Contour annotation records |
** START **
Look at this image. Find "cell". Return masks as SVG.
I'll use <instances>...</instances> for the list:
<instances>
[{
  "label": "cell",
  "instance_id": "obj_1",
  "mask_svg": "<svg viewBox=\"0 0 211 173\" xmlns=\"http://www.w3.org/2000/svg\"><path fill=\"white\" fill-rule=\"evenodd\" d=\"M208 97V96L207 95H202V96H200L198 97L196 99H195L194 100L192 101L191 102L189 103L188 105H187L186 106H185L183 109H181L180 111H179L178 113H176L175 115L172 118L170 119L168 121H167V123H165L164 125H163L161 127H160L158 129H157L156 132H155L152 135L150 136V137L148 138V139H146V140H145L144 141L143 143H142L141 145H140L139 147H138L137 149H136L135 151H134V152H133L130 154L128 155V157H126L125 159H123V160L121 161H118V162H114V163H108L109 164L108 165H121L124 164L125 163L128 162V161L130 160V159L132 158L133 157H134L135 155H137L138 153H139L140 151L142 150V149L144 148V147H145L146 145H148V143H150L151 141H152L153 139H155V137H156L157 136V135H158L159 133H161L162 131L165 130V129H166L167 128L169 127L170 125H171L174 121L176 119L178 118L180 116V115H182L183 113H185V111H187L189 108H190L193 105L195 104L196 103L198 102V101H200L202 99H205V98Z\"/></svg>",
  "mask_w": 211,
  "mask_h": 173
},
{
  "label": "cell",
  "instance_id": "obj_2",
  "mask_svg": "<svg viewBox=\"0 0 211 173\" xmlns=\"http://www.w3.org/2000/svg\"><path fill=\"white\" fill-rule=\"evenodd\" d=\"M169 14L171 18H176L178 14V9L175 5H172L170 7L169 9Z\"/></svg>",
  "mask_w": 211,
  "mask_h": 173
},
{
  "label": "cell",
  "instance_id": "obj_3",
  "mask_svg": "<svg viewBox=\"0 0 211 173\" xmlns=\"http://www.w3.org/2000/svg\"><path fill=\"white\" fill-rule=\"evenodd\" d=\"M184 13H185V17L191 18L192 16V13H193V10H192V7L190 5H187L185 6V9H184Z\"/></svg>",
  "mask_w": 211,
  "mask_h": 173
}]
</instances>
** END **
** START **
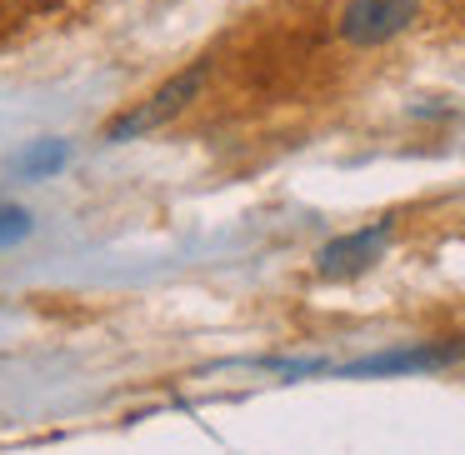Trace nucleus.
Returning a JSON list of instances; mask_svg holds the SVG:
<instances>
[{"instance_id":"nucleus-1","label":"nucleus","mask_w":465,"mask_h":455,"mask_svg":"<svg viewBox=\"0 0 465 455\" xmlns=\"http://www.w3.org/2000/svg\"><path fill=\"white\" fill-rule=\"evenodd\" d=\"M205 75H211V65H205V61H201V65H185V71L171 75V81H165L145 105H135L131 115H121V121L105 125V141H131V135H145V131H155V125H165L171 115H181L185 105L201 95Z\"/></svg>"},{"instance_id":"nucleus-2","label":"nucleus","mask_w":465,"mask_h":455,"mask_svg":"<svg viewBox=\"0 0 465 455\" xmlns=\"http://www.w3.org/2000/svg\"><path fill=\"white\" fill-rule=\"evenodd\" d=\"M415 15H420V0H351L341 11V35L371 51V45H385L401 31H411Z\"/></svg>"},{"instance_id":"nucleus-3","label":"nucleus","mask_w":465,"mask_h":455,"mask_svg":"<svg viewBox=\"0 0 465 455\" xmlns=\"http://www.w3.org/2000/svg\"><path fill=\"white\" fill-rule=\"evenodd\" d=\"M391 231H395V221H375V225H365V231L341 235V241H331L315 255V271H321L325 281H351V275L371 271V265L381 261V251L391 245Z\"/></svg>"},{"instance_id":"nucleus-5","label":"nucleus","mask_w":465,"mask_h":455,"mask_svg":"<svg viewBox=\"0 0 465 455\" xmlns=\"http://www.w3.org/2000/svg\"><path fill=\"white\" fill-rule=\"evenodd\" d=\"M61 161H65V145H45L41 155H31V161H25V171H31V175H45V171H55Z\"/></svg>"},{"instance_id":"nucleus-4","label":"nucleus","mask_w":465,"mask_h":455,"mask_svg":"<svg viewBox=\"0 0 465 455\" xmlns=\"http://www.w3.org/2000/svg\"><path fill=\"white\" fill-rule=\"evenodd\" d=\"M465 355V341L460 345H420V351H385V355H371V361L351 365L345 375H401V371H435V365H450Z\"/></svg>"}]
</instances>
** END **
** START **
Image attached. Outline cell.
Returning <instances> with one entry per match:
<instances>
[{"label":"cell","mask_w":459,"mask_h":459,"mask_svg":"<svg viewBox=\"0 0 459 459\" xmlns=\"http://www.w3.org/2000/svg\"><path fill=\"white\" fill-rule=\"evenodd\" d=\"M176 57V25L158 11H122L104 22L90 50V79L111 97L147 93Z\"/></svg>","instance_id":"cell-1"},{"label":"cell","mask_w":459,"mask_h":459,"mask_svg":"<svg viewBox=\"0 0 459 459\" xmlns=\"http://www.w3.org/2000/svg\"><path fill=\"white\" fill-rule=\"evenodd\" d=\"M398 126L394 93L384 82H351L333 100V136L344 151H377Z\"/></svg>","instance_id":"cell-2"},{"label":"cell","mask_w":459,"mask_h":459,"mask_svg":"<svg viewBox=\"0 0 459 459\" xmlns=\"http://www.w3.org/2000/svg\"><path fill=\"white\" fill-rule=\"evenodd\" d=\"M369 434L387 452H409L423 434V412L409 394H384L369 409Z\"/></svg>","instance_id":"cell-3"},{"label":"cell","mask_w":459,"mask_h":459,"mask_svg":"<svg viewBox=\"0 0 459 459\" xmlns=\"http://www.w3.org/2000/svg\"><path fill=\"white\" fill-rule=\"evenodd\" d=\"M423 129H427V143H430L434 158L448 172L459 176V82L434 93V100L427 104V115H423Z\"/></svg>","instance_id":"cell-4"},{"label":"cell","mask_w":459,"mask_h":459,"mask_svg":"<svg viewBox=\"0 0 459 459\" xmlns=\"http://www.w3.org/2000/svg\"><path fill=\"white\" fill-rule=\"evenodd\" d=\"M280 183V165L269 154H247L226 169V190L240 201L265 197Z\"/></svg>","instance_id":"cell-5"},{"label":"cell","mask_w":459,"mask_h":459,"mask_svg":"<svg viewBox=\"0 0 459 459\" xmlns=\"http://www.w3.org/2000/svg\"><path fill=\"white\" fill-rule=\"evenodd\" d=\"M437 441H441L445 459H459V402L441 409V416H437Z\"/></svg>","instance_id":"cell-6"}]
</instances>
** END **
WORK INSTRUCTIONS | Pick out every line in the items above that contains the string "list", and copy each of those lines in full.

WRITTEN RESPONSE |
I'll use <instances>...</instances> for the list:
Returning a JSON list of instances; mask_svg holds the SVG:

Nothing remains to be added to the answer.